Mr. Edwards’s Arguments for Reversal
Mr. Edwards asserts that the Commissioner’s decision should be reversed arguing
that it is not supported by substantial evidence because the ALJ did not request a
consultative physical examination. (Doc. entry #11) Mr. Edwards argues that a physical
examination was necessary because he is “morbidly obese and complains of lower
extremity joint problems and a problem standing or sitting for long.” (Id.)
First, “[t]he regulations . . . do not require the Secretary or the ALJ to order a
consultative evaluation of every alleged impairment.” Matthews v. Bowen, 879 F.2d 422,
425 (8th Cir. 1989). Importantly, Mr. Edwards’s own testimony contradicted his
allegations of pain. Though he claims that he can sit, stand, or walk for only twenty
minutes before he experiences pain, he informed the examining mental health doctor that
he plays computer games for three to four hours at a time. (Tr. 220-221, 362) He also
testified that he is able to vacuum and mop floors, but chooses not to. (Tr. 55) At a
January 2012 examination, he rated his pain at a “3 or 4” out of 10. (Tr. 360)
Additionally, it does not appear that Mr. Edwards sought regular treatment for his alleged
leg pain or has attempted to lose weight, which would likely alleviate some of the issues.
He testified that he is 5'6" tall and has weighed over 300 pounds for years. (Tr. 53)
Second, substantial evidence supported the ALJ’s decision without a consultative
physical exam. A few examples:
1. Mr. Edwards has had his alleged impairments for many years, including while
he was still working. “[A] condition that was not disabling during working years and has
not worsened cannot be used to prove present disability.” Naber v. Shalala, 22 F.3d 186,
189 (8th Cir. 1994)
2. Mr. Edwards left his last job because he moved, not because he was unable to
work. (Tr. 359)
3. Mr. Edwards has a history of not taking his medications as prescribed. (Tr. 5253, 358) Guilliams v. Barnhart, 393 F.3d 798, 802 (8th Cir. 2005) (“A failure to follow a
recommended course of treatment . . . weighs against a claimant’s credibility.”).
4. Mr. Edwards testified that when he takes his medications as prescribed, they
control his impairments. (Tr. 52-53) It is well-settled that an “impairment which can be
controlled by treatment or medication is not considered disabling.” Estes v. Barnhart, 275
F.3d 722, 725 (8th Cir. 2002).
5. Mr. Edwards complained of sleep apnea, but testified that he was not currently
being treated for sleep apnea. Additionally, he has not replaced his broken sleep apnea
machine, although he testified that it helped his impairment. (Tr. 52)
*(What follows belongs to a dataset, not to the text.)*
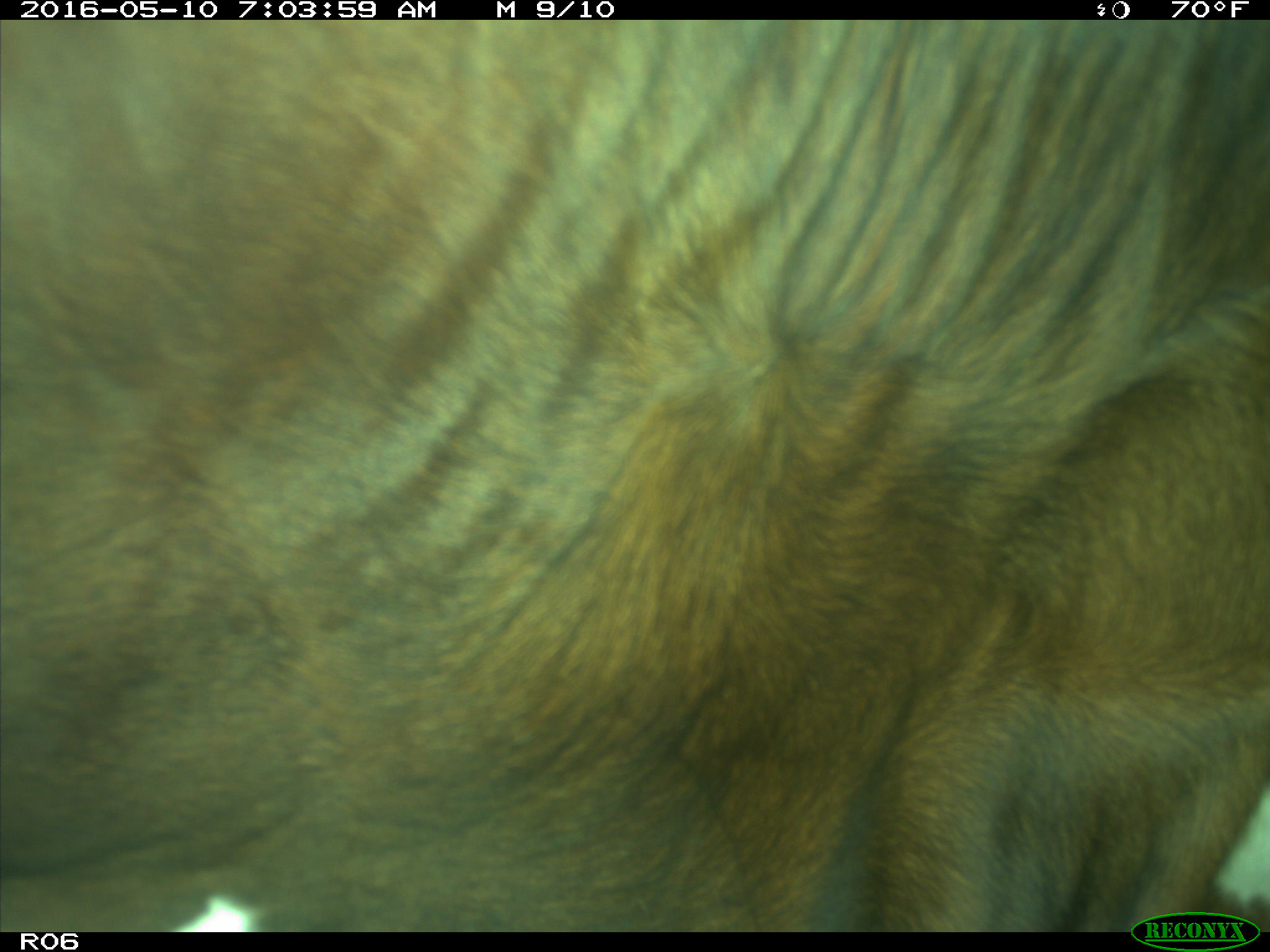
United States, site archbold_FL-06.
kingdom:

6. Mr. Edwards had not been actively involved in therapy for his alleged mental
impairments since 2006 and had not been on antidepressants since 2010. (Tr. 358). His
failure to seek regular medical treatment and take prescribed medications weigh against
his credibility regarding the severity of his impairments. Edwards v. Barnhart, 314 F.3d
964, 967 (8th Cir. 2003).
7. At the hearing, there was testimony that Mr. Edwards did not have money for
treatment, yet he smoked a half-pack of cigarettes a day. (Tr. 362) Smoking is an
expensive, ongoing habit that can be considered when weighing Mr. Edwards’s
credibility. Additionally, it is a habit that directly exacerbates his medical conditions.
The Court has reviewed the entire record, including the briefs, the ALJ’s decision,
the transcript of the hearing, and the medical and other evidence. There is sufficient
evidence in the record as a whole to support the Commissioner’s decision.
Accordingly, Mr. Edwards’s appeal is DENIED, and the Clerk of Court is directed
to close the case.
IT IS SO ORDERED, this 1st day of July, 2015.